Reproduce the lines below word for word, omitting the pictures.

[Records from a data collection]

____________

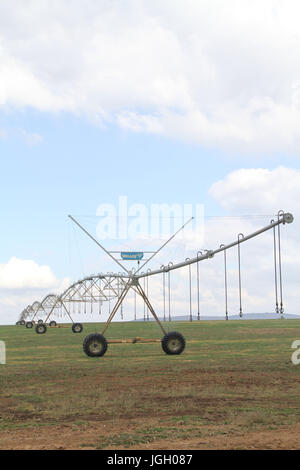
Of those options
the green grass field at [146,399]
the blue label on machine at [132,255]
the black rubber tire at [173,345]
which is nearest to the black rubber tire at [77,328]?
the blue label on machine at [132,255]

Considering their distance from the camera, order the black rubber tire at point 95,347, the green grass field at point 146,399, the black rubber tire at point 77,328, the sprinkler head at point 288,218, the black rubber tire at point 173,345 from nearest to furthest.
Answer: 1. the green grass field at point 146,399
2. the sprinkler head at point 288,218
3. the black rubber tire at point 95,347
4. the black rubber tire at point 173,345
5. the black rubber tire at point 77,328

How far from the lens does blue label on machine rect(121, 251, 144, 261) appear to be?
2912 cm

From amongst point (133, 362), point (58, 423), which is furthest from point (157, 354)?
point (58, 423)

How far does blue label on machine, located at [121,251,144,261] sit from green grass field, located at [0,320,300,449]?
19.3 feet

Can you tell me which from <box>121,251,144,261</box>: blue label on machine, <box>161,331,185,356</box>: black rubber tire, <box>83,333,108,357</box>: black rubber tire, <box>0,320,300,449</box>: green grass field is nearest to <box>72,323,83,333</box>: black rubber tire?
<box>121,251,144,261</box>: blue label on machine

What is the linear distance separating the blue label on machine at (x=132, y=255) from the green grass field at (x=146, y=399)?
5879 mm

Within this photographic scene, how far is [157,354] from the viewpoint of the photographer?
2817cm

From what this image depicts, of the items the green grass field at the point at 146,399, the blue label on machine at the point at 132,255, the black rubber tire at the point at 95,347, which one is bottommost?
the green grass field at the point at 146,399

____________

* _THE ANSWER_:
Of those options
the green grass field at [146,399]
the blue label on machine at [132,255]
the black rubber tire at [173,345]
which is nearest to the black rubber tire at [77,328]?
the blue label on machine at [132,255]

Considering their distance from the camera, order the black rubber tire at point 95,347, the green grass field at point 146,399, the black rubber tire at point 77,328, the sprinkler head at point 288,218, the black rubber tire at point 173,345 from nearest to furthest.
Answer: 1. the green grass field at point 146,399
2. the sprinkler head at point 288,218
3. the black rubber tire at point 95,347
4. the black rubber tire at point 173,345
5. the black rubber tire at point 77,328

How far from the lens does blue label on machine rect(121, 251, 144, 261) appear to be?
2912 cm

From amongst point (133, 362), point (58, 423), which is furthest from point (157, 354)?
point (58, 423)

How far does blue label on machine, located at [121,251,144,261] sit from green grass field, located at [0,320,300,449]?
19.3 feet

Can you tell me which from <box>121,251,144,261</box>: blue label on machine, <box>161,331,185,356</box>: black rubber tire, <box>83,333,108,357</box>: black rubber tire, <box>0,320,300,449</box>: green grass field is nearest to <box>72,323,83,333</box>: black rubber tire?
<box>121,251,144,261</box>: blue label on machine

What is the linear distance separating the blue label on machine at (x=132, y=255) from the green grass field at (x=146, y=399)?
5879 mm

Within this photographic scene, how far is [157,354] from the viewpoint of the photographer?
2817cm

From what this image depicts, of the items the green grass field at the point at 146,399, the blue label on machine at the point at 132,255, the black rubber tire at the point at 95,347, which one is bottommost?
the green grass field at the point at 146,399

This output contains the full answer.